Granted this analysis assumes no new unpublished attacks on SHA-2 exist or one that utilizes this expanded attack surface by being able to create multiple hashes of arbitrary text all starting with the same salt. This scenario seems a bit similar to the related-key attacks where you break a cipher (find the decryption key) when you are assisted by being able to force someone to encrypt data with several unknown keys that are related in some mathematical sense (some bits vary but most are the same).

However, I'm not aware of any such attack on SHA-2 or any other hash and have never seen the problem actively discussed -- given everything but s in the following "H(s ++ p1) = h1, H(s ++ p2) = h2, ..., H(s ++ pN) = hN)" recover s. Typically you think of three attacks in regard to hash functions; pre-image resistance (given h generated by H(m) find m), second pre-image resistance (given m1 find another m2 such that H(m1) = H(m2)), and collision resistance (find any two distinct m1, m2 such that H(m1)=H(m2)). This is something different.

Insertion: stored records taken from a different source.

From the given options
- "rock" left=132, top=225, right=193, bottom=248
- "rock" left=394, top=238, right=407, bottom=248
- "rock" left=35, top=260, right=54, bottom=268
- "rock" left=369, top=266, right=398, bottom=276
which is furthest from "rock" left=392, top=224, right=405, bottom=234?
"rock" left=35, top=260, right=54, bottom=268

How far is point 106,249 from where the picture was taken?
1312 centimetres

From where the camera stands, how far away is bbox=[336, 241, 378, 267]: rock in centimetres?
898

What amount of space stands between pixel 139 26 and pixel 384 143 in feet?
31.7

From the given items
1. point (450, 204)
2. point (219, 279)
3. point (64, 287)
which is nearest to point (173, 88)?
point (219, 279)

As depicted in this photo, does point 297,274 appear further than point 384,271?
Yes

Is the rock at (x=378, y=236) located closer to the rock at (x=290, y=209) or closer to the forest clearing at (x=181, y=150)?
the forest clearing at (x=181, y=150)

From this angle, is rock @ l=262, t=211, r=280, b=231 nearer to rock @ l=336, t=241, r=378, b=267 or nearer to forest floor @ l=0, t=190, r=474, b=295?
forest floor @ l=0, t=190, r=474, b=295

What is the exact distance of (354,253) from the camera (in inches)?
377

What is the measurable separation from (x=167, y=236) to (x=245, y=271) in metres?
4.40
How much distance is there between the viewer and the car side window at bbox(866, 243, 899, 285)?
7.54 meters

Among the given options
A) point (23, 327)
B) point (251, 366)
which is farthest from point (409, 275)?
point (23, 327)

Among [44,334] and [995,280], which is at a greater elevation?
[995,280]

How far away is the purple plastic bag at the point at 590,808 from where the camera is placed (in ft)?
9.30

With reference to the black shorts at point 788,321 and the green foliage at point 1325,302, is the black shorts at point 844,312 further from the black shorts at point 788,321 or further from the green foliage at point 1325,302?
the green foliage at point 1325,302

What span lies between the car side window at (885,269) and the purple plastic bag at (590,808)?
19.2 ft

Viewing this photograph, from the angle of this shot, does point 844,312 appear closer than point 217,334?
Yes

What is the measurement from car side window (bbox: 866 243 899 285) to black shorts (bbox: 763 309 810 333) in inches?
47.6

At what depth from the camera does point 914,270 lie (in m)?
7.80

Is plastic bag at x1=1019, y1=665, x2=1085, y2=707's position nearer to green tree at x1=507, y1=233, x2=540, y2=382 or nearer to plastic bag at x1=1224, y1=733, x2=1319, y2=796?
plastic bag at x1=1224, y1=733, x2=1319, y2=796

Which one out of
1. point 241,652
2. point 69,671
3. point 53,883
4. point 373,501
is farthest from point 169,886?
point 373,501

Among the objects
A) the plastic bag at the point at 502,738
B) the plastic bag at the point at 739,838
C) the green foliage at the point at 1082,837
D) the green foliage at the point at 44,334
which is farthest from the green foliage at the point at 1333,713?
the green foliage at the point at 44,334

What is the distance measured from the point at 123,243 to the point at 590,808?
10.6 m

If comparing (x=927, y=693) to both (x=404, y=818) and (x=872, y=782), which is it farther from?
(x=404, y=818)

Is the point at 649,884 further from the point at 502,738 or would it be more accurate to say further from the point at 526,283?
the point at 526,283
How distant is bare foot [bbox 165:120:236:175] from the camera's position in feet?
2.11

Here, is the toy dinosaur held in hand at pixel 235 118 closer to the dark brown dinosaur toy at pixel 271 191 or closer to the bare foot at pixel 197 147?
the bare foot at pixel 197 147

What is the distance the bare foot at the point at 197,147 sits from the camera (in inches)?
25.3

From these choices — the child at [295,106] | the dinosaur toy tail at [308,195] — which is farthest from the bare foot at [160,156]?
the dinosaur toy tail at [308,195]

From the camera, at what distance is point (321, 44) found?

Personally, I can't imagine how an attack of this type would work on a modern cryptographic hash like SHA-2 (with 64 rounds) due to the avalanche effect, but to quote Schneier's law "Any person can invent a security system so clever that he or she can't imagine a way of breaking it." The fact that it hasn't been studied extensively would not make me confident that hash functions would be resistant to this type of effect against very sophisticated attackers.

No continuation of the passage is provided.